$150 millionBy Lori Tighe
The Ferdinand Marcos family's refusal to accept any liability for the late dictator's human rights violations sends a dangerous signal to dictators around the world, objectors told a federal judge yesterday.
But U.S. District Judge Manuel Real insisted the statement in a settlement of the cases against Marcos was nothing more than a legal nicety commonly found in lawsuits and in no way diminishes the verdict.
After hearing the four objectors who traveled from the Philippines to voice their concerns, the judge approved the $150 million settlement yesterday afternoon with conditions.
The money will go to 135 people who brought the suit and as many as 9,500 others covered under the suit as victims of torture, illegal detention and execution. Each will get an estimated $10,000 to $14,000, after legal fees are paid. The average annual salary in the Philippines is about $2,000.
"The money will be as forthcoming as possible," said former U.S. Sen. Birch Bayh, speaking on behalf of Philippines President Joseph E. Estrada.
The millions must be sent to federal court in Honolulu and deposited into an account by May 10, Real ordered. The Philippine government has until May 31 to file objections to any of the claimants. Then the money will be distributed to the victims.
Although Real told the objectors the statement denying wrongdoing was a boilerplate legal formality, the objectors said the Marcos family would use it as propaganda to clear their reputation.

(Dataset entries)

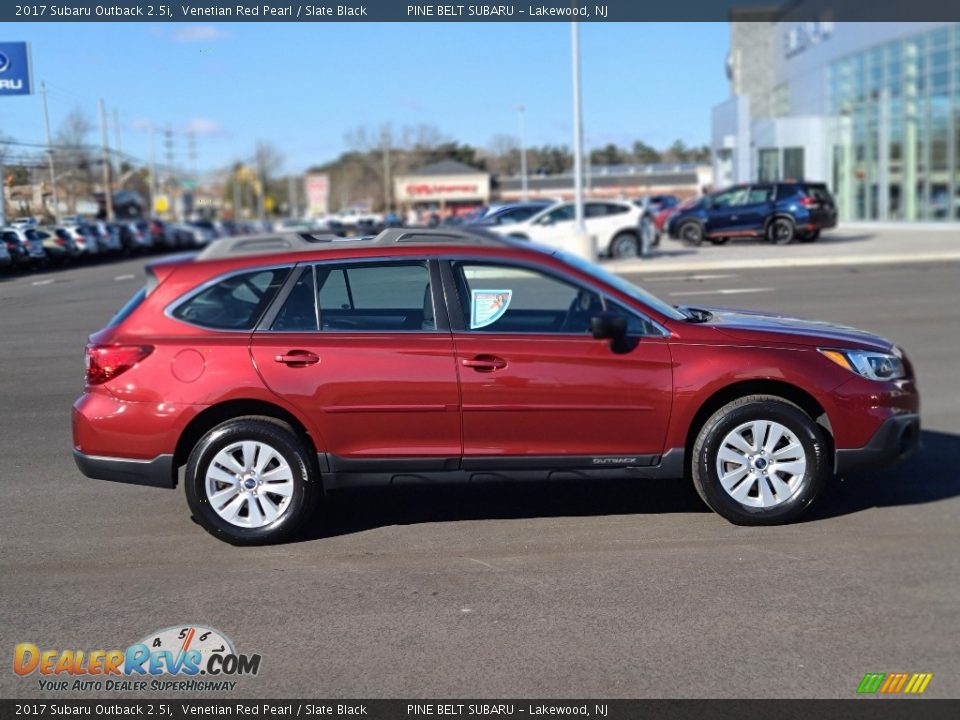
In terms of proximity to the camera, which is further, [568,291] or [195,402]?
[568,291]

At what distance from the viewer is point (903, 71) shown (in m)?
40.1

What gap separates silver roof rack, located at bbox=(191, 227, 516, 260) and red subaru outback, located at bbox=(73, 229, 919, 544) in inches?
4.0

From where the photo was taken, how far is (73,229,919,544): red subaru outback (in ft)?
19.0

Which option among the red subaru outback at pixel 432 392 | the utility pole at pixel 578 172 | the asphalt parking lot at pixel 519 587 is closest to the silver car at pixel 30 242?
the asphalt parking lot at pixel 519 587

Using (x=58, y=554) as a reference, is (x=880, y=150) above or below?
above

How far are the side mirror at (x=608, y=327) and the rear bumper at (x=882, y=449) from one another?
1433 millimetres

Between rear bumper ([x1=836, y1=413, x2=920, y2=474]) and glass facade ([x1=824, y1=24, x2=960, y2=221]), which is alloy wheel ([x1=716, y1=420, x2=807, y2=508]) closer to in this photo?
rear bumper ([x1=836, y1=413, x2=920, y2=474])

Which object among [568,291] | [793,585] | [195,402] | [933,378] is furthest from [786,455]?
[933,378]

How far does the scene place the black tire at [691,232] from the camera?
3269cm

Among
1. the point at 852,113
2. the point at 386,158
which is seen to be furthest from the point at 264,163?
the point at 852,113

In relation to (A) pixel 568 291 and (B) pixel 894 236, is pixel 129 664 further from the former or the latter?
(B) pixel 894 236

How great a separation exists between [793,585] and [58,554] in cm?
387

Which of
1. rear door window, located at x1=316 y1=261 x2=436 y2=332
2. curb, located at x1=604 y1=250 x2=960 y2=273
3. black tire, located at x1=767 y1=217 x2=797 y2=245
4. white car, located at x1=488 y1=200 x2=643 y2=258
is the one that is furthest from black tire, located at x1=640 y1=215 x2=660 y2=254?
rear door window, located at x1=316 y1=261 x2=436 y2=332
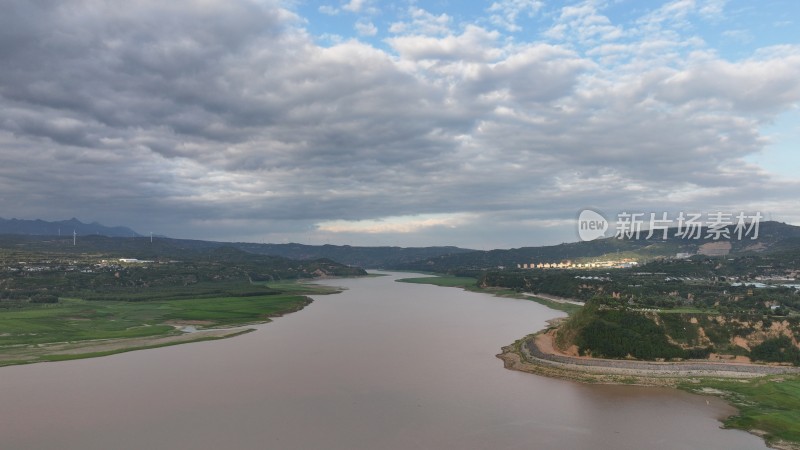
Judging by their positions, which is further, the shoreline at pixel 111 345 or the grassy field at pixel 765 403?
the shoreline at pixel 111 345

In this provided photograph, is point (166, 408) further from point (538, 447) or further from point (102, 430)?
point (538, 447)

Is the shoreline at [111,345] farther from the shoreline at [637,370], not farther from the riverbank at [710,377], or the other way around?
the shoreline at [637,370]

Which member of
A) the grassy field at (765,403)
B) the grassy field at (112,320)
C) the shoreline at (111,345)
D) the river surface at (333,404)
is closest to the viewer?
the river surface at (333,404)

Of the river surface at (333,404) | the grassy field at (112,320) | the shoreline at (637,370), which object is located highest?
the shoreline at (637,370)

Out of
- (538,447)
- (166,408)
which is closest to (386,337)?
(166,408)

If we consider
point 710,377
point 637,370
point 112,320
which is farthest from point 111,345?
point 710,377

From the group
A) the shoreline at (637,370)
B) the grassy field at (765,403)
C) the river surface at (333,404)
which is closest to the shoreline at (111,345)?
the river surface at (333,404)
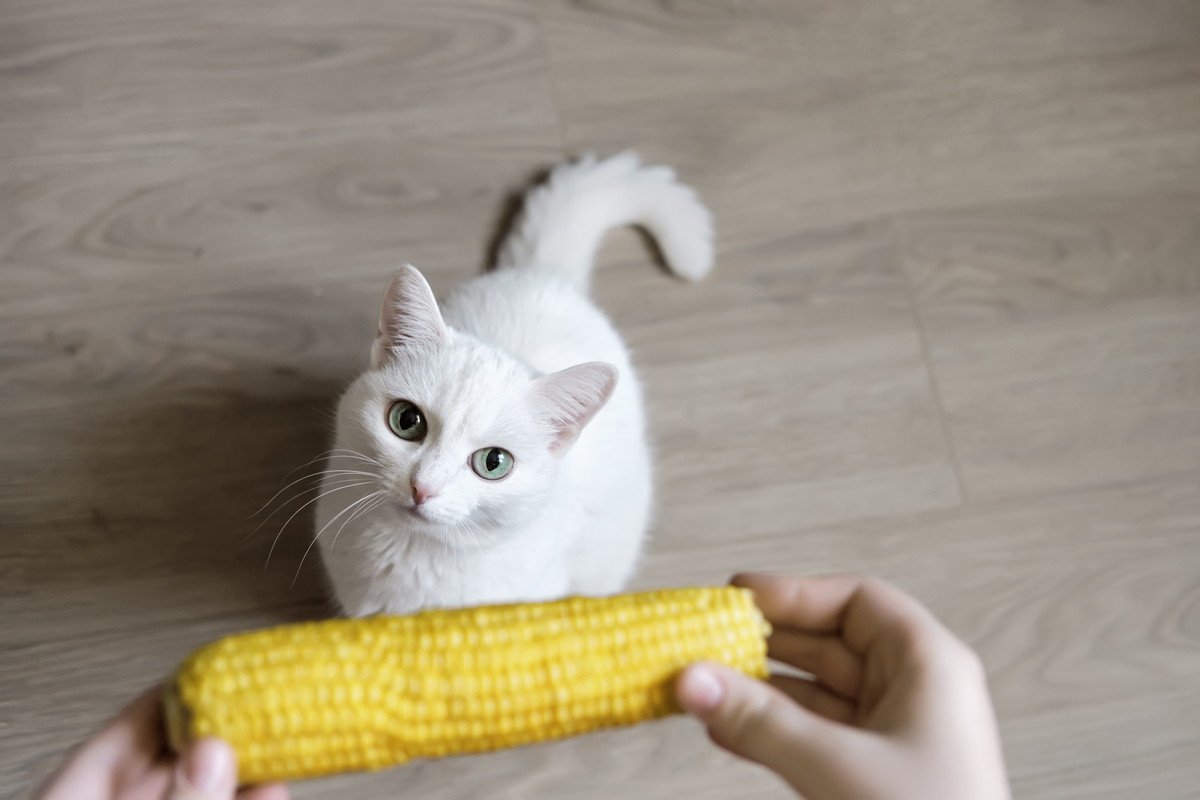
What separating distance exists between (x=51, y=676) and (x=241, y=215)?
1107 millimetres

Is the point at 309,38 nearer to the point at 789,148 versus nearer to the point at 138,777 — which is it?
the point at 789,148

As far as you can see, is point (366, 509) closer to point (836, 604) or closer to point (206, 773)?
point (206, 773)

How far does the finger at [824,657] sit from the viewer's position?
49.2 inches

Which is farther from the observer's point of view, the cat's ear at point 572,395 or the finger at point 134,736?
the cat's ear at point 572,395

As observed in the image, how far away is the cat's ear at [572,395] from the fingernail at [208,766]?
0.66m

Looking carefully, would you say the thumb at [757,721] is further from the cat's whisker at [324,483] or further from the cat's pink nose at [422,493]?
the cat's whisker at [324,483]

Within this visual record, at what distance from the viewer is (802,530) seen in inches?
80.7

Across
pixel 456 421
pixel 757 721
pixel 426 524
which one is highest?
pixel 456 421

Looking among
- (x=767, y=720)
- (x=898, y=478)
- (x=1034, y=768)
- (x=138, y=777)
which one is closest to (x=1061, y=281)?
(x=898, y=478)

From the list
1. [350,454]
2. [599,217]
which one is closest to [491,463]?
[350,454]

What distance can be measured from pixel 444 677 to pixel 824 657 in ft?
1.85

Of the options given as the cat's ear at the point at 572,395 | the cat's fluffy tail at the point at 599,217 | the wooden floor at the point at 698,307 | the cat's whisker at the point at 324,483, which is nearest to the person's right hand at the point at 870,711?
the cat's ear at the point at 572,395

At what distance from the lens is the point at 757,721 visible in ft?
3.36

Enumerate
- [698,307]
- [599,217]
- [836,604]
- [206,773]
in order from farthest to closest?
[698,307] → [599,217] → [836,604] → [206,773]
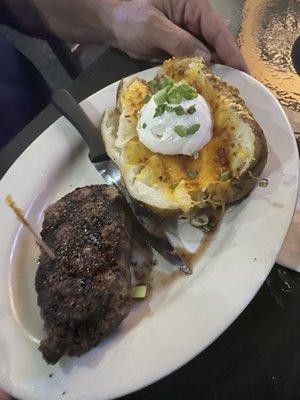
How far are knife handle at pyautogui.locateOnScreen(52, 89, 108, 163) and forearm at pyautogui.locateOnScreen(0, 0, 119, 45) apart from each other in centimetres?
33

* * *

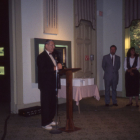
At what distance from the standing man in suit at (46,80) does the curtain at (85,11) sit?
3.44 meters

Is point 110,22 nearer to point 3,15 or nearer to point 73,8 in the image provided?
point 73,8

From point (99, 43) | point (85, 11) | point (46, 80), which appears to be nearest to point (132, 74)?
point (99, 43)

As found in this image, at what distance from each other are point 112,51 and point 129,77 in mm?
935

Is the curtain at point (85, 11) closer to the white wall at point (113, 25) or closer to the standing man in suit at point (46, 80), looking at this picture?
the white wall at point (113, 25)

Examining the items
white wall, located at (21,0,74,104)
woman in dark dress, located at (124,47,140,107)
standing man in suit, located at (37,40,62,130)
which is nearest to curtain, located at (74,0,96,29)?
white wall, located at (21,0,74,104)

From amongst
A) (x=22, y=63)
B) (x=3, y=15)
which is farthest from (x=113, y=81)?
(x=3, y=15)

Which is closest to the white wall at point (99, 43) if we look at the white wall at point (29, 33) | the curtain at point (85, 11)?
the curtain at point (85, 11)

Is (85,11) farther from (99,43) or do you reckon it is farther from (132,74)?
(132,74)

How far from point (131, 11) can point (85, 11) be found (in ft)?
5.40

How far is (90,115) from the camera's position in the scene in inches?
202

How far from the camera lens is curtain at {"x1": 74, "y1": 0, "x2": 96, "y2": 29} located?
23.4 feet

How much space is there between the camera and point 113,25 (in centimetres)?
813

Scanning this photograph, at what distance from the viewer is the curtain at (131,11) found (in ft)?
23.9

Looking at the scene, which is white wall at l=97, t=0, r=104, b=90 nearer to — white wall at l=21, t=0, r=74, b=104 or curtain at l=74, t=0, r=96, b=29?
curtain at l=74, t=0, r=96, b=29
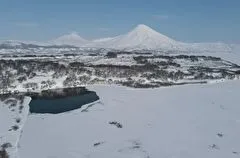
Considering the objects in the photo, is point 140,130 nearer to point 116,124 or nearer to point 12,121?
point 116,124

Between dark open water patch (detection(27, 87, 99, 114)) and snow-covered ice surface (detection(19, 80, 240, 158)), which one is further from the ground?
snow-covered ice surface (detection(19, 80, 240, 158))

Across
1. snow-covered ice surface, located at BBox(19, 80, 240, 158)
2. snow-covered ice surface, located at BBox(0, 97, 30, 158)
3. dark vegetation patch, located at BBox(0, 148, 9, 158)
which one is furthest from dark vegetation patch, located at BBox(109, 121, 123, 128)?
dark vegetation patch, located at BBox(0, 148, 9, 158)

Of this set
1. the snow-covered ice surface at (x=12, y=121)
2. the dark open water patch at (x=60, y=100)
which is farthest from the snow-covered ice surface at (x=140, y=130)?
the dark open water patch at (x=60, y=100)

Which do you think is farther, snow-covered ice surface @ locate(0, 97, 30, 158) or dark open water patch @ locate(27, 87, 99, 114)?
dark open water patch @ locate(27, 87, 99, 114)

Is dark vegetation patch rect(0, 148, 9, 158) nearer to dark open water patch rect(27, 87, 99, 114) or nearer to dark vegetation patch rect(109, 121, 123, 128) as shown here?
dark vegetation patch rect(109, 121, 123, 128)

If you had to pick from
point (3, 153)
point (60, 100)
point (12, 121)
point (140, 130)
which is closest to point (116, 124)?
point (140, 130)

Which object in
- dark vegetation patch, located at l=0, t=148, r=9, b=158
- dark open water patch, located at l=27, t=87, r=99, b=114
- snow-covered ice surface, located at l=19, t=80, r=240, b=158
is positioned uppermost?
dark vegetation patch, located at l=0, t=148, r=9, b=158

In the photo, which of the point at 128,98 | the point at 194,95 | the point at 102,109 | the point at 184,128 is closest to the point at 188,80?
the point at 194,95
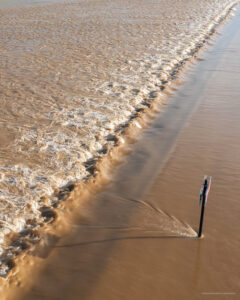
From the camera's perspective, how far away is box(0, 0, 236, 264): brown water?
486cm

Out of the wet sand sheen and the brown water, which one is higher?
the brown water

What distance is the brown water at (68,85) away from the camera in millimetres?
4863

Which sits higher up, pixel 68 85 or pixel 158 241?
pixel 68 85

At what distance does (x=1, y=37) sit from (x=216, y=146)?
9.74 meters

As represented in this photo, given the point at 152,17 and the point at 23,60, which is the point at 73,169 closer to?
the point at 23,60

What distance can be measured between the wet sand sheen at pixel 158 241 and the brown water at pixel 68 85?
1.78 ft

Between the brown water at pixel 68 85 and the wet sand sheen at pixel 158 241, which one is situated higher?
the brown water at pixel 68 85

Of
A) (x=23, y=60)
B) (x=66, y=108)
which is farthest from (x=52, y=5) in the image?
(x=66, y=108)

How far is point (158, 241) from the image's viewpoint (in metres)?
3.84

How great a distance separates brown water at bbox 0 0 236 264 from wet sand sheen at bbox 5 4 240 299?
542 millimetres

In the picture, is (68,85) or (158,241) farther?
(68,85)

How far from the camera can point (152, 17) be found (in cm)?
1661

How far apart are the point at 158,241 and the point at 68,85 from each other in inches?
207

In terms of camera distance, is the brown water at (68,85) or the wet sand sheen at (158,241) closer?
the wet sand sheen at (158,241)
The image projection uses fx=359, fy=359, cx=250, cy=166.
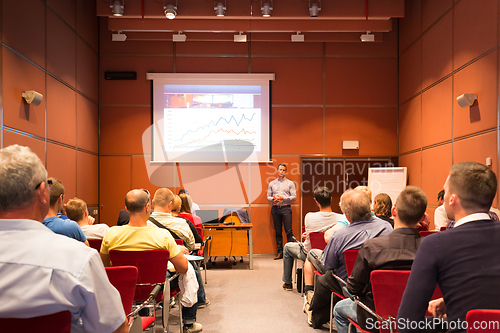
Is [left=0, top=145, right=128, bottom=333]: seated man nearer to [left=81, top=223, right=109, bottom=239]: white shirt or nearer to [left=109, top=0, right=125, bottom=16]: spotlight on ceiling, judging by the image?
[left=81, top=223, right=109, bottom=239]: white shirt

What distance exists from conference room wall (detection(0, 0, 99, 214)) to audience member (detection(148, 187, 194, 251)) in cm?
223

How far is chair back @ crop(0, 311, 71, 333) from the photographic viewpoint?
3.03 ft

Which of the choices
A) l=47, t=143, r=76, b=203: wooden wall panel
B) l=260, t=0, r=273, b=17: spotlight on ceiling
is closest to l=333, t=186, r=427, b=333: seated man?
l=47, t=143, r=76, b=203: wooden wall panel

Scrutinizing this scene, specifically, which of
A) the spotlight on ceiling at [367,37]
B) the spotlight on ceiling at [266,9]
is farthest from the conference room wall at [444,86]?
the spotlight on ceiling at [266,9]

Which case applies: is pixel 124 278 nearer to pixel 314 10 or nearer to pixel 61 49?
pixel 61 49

■ Exercise ■
Repeat word for word the stretch of the Marcos settlement article from "But U.S. District" through "is about $2,000.".

■ Finished exercise ■
But U.S. District Judge Manuel Real insisted the statement in a settlement of the cases against Marcos was nothing more than a legal nicety commonly found in lawsuits and in no way diminishes the verdict.
After hearing the four objectors who traveled from the Philippines to voice their concerns, the judge approved the $150 million settlement yesterday afternoon with conditions.
The money will go to 135 people who brought the suit and as many as 9,500 others covered under the suit as victims of torture, illegal detention and execution. Each will get an estimated $10,000 to $14,000, after legal fees are paid. The average annual salary in the Philippines is about $2,000.